A lot of people don’t know that there are a LOT of different types of OCD. Pure OCD, Relationship OCD, Intrusive thoughts, Checking and so on.
“Obsessive-compulsive disorder (OCD) is an anxiety disorder in which people have unwanted and repeated thoughts, feelings, ideas, sensations (obsessions), or behaviors that make them feel driven to do something (compulsions).Often the person carries out the behaviors to get rid of the obsessive thoughts, but this only provides temporary relief. “
Basically, to sum it all up, it sucks. Nearly every day I think I’m going to die. Or I need to plan every single minute detail to a day out. If someone taps my face, I need to tap the other side so it feels even. I am obsessed.
Compulsive thoughts can be as follows:
What if this washing line falls on me and wraps itself around my neck until I can’t breathe?
What if I drown in this shower and nobody finds me for weeks?
The guy behind me is going to shoot me.
I have a driving lesson tomorrow, I’m going to crash.
My friends hate me, my boyfriend hates me, everyone hates me.
I’m holding this baby too tightly, am I going to kill it?
What if I stab myself whilst chopping these carrots?
What if I accidentally push this person onto the road and they get run over?
Ha. So irrational right? When I think about all of the thoughts I have, it makes me laugh. But at the time, it’s all you can think about. The thoughts run around and push against your mind until the words become engraved into your brain. And because of this, you have compulsions that you need to follow out:
Hang the washing up as quickly as possible.

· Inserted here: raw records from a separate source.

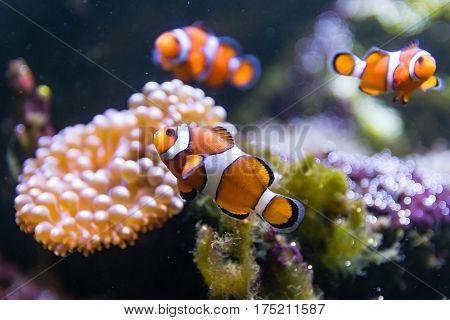 Clown fish (Amphiprion ocellaris) swimming around anemone. Group of orange and white fish around bubble-tip anemone (Entacmaea quadricolor) in aquarium
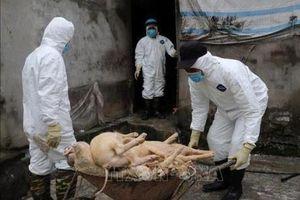 Bắt tạm giam cán bộ xã khai khống lợn bị dịch tả để nhận tiền hỗ trợ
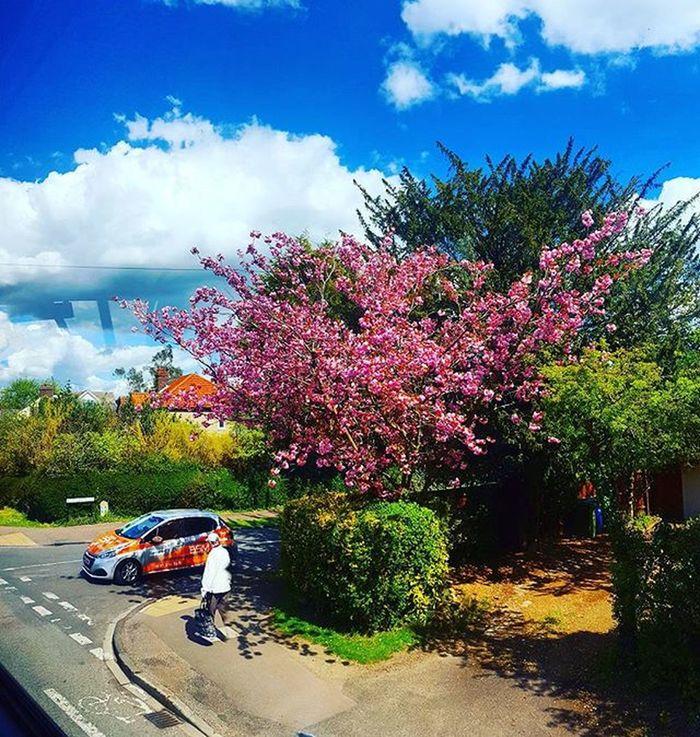 Wiosna.. 😍Polishgirl Photography Smatrphonephotography Photooftheday May Spring Wiosna Nature Pink Tree 😍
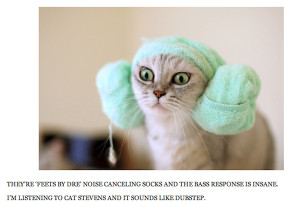 Cute Animals With Captions To Make You Smile (15 Pics)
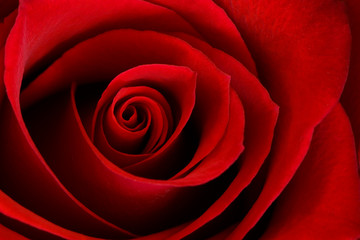Vibrant Red Rose Close Up Macro - Abstract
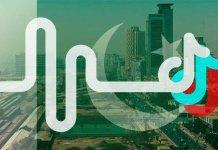 top 10 tiktok stars in pakistan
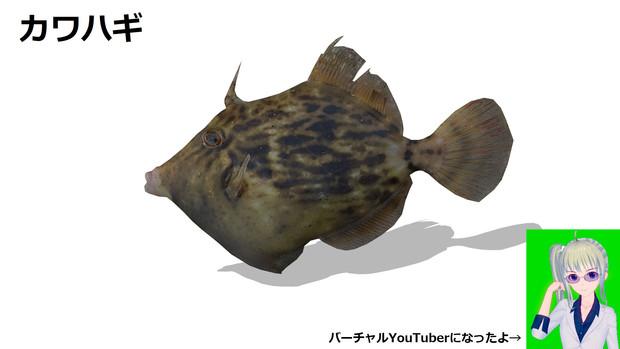 カワハギ【MMDアクセサリ配布】&Vtuberデビュー
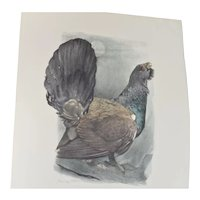 "Watercolour of "" Auerhahn"" ( Wood Grouse ) by artist Bärwe, mid 20th century."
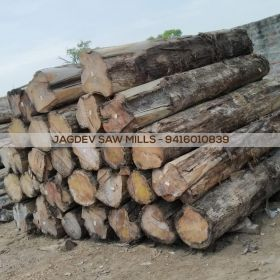 Burma Teak Wood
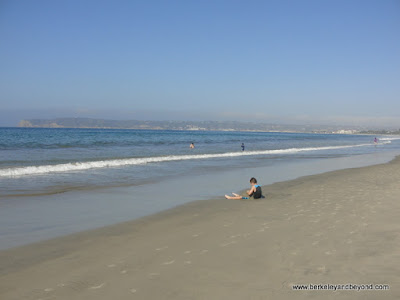 beach in front of Hotel del Coronado in San Diego, California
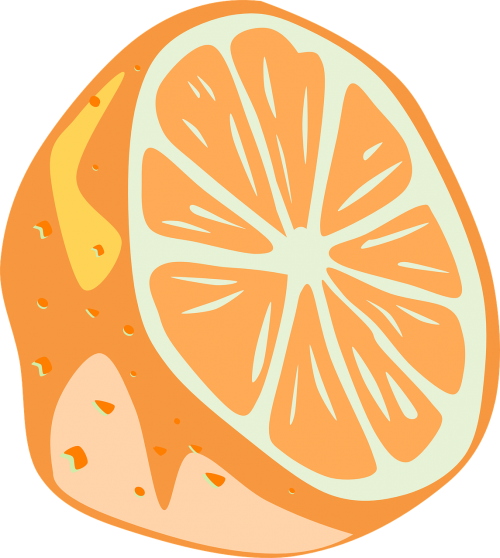 orange half slice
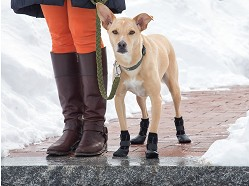 Hound & Tail - Winter Dog Boots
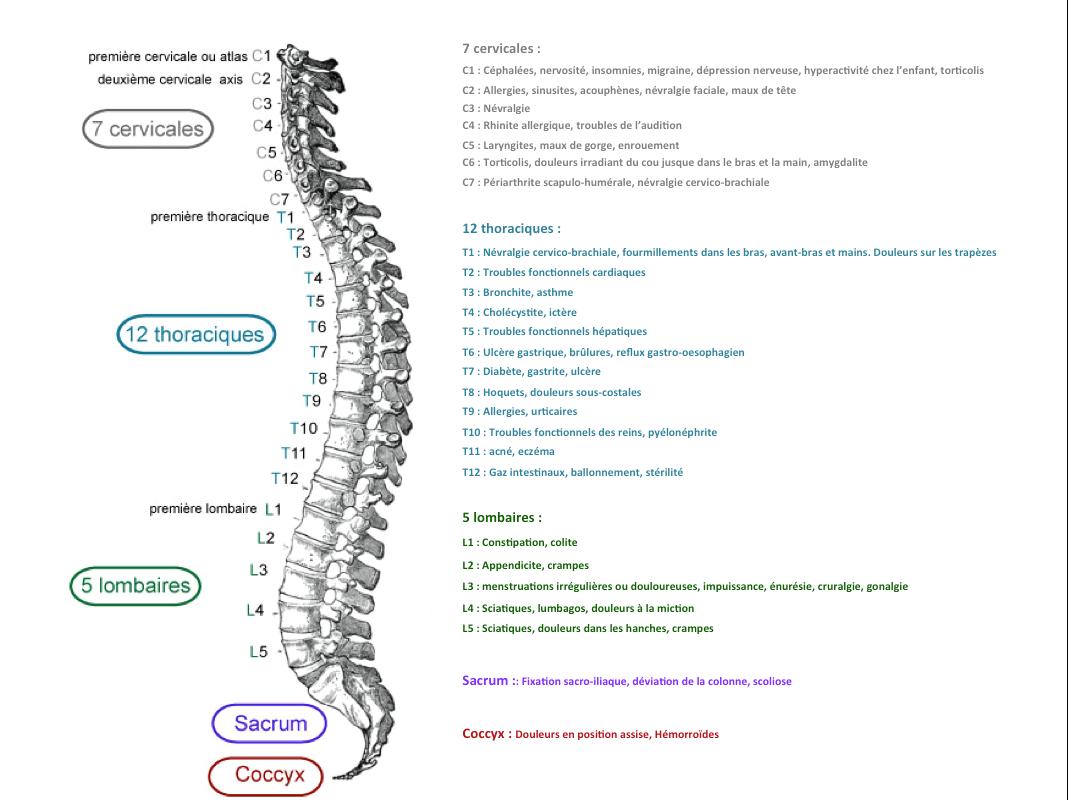 chiropracteur, osteopathe, kinésithérapeute, kiné, massage, chiropraxie, mal de dos, douleurs, massage, sciatique, lumbago, migraines, vertiges, prévention, femmes enceintes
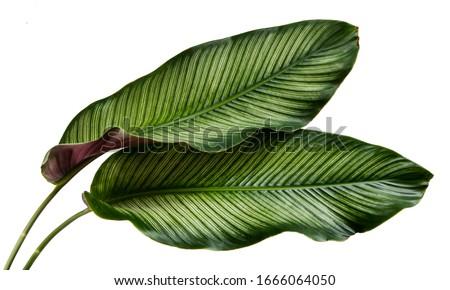 Calathea ornata leaves(Pin-stripe Calathea),Tropical foliage isolated on white background. #1666064050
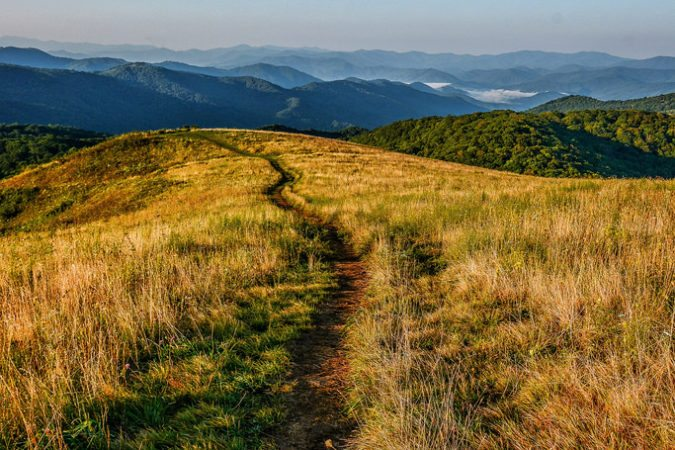 """Max Patch Trail in the Pisgah National Forest"" by Daniel Plotts"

Get out the shower, now. And wipe your feet twice as you do so.
Do not turn around and look at the man, if you do, he will shoot you.
Cancel your driving lesson. Quick.
Ask your boyfriend for reassurance. Ask him again. Ask one more time.

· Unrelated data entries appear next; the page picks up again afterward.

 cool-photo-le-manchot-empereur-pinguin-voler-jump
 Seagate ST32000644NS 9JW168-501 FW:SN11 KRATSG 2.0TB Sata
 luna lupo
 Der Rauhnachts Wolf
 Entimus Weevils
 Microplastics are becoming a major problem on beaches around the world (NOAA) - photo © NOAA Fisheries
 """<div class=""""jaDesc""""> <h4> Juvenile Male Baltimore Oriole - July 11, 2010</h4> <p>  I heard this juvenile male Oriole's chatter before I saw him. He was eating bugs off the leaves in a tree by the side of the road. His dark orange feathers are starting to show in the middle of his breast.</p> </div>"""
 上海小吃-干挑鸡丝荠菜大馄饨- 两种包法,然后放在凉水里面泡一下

Blink ten times and the baby will be fine.
Hide the knife. Hide it in a place you won’t remember.
Going through that, mixed with my anxiety disorder, on a daily basis is pretty exhausting.
This video called “This is what it’s like to be in my mind for 3 minutes” explains it better than I ever could. It’s so worth the watch.
I’m so incredibly lucky to have supportive, open minded and understanding people that surround me in my life. OCD and anxieties want to be heard. So I’m giving them exactly what they want, I’m hearing what they’re saying, I’m making them known, I’m wrapping my arms around them, but I won’t let them control me. I’m recognizing that they are intrusive thoughts that ARE NOT REAL.
I just wanted to write this post to show anyone else suffering with mental health that YOU ARE NOT ALONE. Don’t be embarrassed, ashamed or scared about admitting it. Telling people might be the best thing that you ever did. My friends are the most accepting and loving girls I know, but I was still reluctant to tell them. But when I did, I was swarmed with support and it makes it a whole lot better. Support from your loved ones is the equivalent of getting handed a freshly made hot chocolate, with extra whipped cream and a flake (alongside a cuddle of course). Pretty god damn amazing huh. (Sorry friends, I just compared you to a hot chocolate.)
I hope in writing and sharing this post with you all (which is a very hard thing for me to do), that other people feel comfortable in doing the same. It’s not something to be ashamed about. That’s how your mental illness wants you to feel, so prove it wrong!
Let’s raise awareness and remove stigma together – it’s so so so important!